О деньгах она сказала с бесстыдной простотой – это было не главное, главное было то, что он ей велел.
Ответив на последний вопрос, она подождала, не спросят ли еще, облизала пересохшие губы и вытерла их кончиком платка.
– У, ведьма, – раздался звонкий и злой девичий голос за спиной Лопатина, – так бы и стрелила тебя!
Он повернулся. Сзади него стояла неизвестно откуда взявшаяся шоферка – Паша Горобец.
Задержанная вскинула на нее глаза, и они долго смотрели друг на друга: черная тихая женщина, похожая в своей неподвижности на узел темного тряпья, из которого торчали только лицо и толстые ноги, и звонкая, вся как струна натянувшаяся от негодования, голубенькая шоферка, с голыми коленками, голыми до локтей, сжатыми в кулаки руками, с растрепавшимися во время езды и упавшими на шею косичками желтых пыльных волос.
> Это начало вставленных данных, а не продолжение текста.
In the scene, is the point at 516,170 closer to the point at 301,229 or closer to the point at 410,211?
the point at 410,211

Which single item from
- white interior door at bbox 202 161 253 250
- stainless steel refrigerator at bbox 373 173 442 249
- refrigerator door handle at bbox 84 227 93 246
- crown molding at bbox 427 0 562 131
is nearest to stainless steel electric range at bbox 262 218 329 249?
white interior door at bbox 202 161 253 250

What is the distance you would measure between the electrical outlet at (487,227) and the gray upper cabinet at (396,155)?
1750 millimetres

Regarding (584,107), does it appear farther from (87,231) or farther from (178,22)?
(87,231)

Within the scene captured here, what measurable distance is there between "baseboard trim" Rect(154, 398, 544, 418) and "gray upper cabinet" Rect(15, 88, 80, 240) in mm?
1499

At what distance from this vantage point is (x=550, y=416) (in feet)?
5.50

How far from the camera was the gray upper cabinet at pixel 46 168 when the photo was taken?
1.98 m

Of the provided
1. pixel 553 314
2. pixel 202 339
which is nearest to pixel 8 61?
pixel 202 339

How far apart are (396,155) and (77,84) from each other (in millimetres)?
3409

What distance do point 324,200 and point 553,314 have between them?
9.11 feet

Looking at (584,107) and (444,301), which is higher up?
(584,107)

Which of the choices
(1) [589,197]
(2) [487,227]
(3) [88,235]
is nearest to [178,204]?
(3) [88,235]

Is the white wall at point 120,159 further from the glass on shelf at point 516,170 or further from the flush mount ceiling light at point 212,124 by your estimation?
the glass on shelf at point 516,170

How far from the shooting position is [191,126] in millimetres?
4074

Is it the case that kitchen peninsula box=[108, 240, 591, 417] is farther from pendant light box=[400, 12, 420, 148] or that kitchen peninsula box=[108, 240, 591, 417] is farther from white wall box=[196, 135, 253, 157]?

– На Сольпром к нам ходила, – сказала девушка, и голос ее задрожал от гнева. – За сольпромовскую хотела себя выдать… – Это, казалось, сердило ее больше всего. – Я на Сольпроме всех знаю, я сама сольпромовская, и никогда она сольпромовской не была, – обращаясь к Пантелееву, продолжала шоферка, и чувствовалось, что это очень важно для нее – что черная женщина не сольпромовская и что на Сольпроме никогда таких не бывало.
– А она и не говорит, что она сольпромовская, – сказал Пантелеев, – она геническая, да и не геническая она, а немецкая. Пришли фашисты, и пошла за ними, как собака, – по-своему повертывая то, что сказала женщина, добавил Пантелеев, вставая.
– Чего на нее смотрите, товарищ начальник, стрелите ее, и все, – просто, как о чем-то само собой разумеющемся, сказала шоферка. Потом помолчала и, уже ни к кому не обращаясь, убежденно добавила: – Я бы ее стрелила.
– «Стрелить» успеем, – сказал Пантелеев, – а вот посмотреть на нее – что в нашей жизни бывает, это надо! Смотри на нее, Паша, – повернулся он к шоферке. – Смотри и запоминай.
– А чего мне ее запоминать, – с обидой в голосе отозвалась девушка. – Очень мне надо ее запоминать.
– Оформляйте протокол допроса, – сказал Пантелеев уполномоченному, – и сегодня же отправляйте в Симферополь. – И другим, веселым голосом крикнул девушке: – Поехали, шоферка! Где твоя полуторка?
– За домом, сейчас выведу, – откликнулась она на бегу.
Пока шли к машине, Лопатин на ходу задумчиво вертел в руке сплющенную пулю. Она, провалившись в сапог, мешала ему идти. Он вынул ее, пока Пантелеев разговаривал с начальником штаба батальона. Вынул и забыл о ней, а сейчас захотел закурить, полез в карман за спичками и вспомнил.
– Повезло, – бросив взгляд на пулю, которую вертел Лопатин, сказал Пантелеев. – Будешь в Москве, подари мамаше или жене.
Он ждал, что Лопатин ответит на его шутку, но Лопатин не ответил. Мамаши у него давно не было, а его жене эта пуля была ни к чему; в последнее время ему все чаще казалось, что он и сам-то ей ни к чему.
Велихов, стоя перед машиной, крутил заводную ручку.
– Вы не так, – говорила Паша, – дайте я сама.
Но Велихов еще несколько раз с силой крутанул ручку, машина завелась, и Паша полезла в кабину.
– Ну и спасибочко! Только зря, я бы и сама.
– Одну минуту, товарищ дивизионный комиссар, разрешите я сена в кузов возьму, – сказал Велихов.
– Бери, бери. А то корреспондент будет на меня потом обижаться, что я в кабине сидел, а он в кузове бока намял, а человек уже не молоденький.